Hartlaub's Turaco are seen singly, in pairs or small family groups. They are less shy than other Turacos, but can be difficult to see, either in dense foliage or perched at the top of tall trees. They are agile birds, leaping about through the canopy of trees. Their rounded wings give them a laboured look when flying and they attempt to glide from one high point to a lower tree, bounding upwards through the tree, to fly again. Due to their arboreal activities, they have strong feet, often hanging upside-down and the fourth toe is reversible.

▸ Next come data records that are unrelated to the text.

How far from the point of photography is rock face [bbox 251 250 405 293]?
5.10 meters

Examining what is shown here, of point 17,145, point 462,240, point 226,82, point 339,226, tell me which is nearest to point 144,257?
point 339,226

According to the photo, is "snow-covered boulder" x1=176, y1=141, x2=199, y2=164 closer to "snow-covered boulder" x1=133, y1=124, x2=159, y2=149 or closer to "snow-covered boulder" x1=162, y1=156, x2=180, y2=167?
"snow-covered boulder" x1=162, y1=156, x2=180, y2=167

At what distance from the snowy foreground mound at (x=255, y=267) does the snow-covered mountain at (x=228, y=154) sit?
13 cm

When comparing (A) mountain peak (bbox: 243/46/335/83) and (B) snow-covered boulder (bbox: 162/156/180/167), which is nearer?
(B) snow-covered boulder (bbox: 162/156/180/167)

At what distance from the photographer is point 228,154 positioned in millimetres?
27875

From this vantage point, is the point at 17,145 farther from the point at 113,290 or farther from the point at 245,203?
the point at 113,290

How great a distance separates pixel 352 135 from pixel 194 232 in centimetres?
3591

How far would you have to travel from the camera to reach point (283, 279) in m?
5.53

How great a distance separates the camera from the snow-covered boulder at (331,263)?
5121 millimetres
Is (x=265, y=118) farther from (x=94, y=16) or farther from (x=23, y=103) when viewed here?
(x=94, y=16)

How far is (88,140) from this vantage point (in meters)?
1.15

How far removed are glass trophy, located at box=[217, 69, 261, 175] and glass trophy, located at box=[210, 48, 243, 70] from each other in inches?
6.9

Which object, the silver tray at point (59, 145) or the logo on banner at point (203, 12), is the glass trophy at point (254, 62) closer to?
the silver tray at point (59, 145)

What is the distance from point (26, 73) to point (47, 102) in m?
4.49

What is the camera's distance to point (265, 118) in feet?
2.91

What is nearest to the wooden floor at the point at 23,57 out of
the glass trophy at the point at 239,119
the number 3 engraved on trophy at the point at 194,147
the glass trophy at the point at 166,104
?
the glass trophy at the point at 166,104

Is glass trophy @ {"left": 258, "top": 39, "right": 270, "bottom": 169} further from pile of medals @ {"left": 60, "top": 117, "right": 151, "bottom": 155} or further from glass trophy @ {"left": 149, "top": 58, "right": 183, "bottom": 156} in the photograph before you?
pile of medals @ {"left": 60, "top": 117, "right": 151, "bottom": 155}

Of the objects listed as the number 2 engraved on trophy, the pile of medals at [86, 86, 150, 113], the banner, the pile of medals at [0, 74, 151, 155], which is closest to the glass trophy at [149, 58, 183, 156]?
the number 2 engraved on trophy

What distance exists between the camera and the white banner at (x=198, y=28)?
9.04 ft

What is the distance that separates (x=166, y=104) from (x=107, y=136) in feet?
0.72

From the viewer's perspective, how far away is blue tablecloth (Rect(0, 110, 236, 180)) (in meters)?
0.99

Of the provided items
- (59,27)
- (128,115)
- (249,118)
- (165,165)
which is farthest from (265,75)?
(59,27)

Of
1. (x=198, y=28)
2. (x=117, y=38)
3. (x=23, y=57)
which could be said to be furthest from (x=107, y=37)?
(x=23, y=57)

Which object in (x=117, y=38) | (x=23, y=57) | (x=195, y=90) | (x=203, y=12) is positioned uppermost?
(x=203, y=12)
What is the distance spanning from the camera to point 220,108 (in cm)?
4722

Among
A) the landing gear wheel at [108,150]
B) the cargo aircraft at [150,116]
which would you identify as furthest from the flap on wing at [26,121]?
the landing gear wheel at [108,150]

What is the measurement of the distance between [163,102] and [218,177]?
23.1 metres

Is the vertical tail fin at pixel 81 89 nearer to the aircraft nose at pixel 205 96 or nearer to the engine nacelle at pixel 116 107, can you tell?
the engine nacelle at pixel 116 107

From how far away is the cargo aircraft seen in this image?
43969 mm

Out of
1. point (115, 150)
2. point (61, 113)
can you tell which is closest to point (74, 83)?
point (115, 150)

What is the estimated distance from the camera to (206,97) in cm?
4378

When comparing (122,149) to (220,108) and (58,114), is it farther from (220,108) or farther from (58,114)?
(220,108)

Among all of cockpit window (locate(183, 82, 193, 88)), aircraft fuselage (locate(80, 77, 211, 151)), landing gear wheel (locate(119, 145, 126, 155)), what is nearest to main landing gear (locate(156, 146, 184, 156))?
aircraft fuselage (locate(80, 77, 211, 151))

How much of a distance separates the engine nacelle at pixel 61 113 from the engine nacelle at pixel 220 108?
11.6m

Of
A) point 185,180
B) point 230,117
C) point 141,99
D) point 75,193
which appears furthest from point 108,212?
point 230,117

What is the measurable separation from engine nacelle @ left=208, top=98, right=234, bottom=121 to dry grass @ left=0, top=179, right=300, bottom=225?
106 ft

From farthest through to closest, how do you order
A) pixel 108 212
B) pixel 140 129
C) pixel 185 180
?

Breeding coincides with Kenya's rainy season and nests are flimsy affairs, consisting of a flat platform of twigs in the thickest foliage of a tree. The male chases the female through the trees, displaying his bright red underwings and calling in a fascinating display. Typically, two eggs are laid, with incubation taking around 17 days. The chicks are attended to by both parents, who regugitate fruit and berries, occasionally supplimented by insects or invertebrates. The chicks fledge within 3 weeks and learn to fly shortly afterwards.
Hartlaub's Turaco mostly feed on fruiting trees, barring which, they eat buds and on occasion, insects and small invertebrates.
Hartlaub's Turaco are commonly seen in mountain forests and less commonly in wooded gardens, from 1,600 to 3,200 metres. They are seen most often in Kenya's mountains east & south of Turkana and south to Chyulu, Taita Hills & Mt. Kilimanjaro.
Extra Hartlaub's Turaco Facts
Hartlaub's Turaco have a raucous, repetitive "kaw" call.
Unlike other brightly coloured birds that have melanins and lipochromes in their feathers, Turacos have unique copper pigments (turacoverdin & turacin) that are water soluble. One of their red feathers, placed in water, turns the water pink.
Photographed at Kenya's Karen suburb of Nairobi.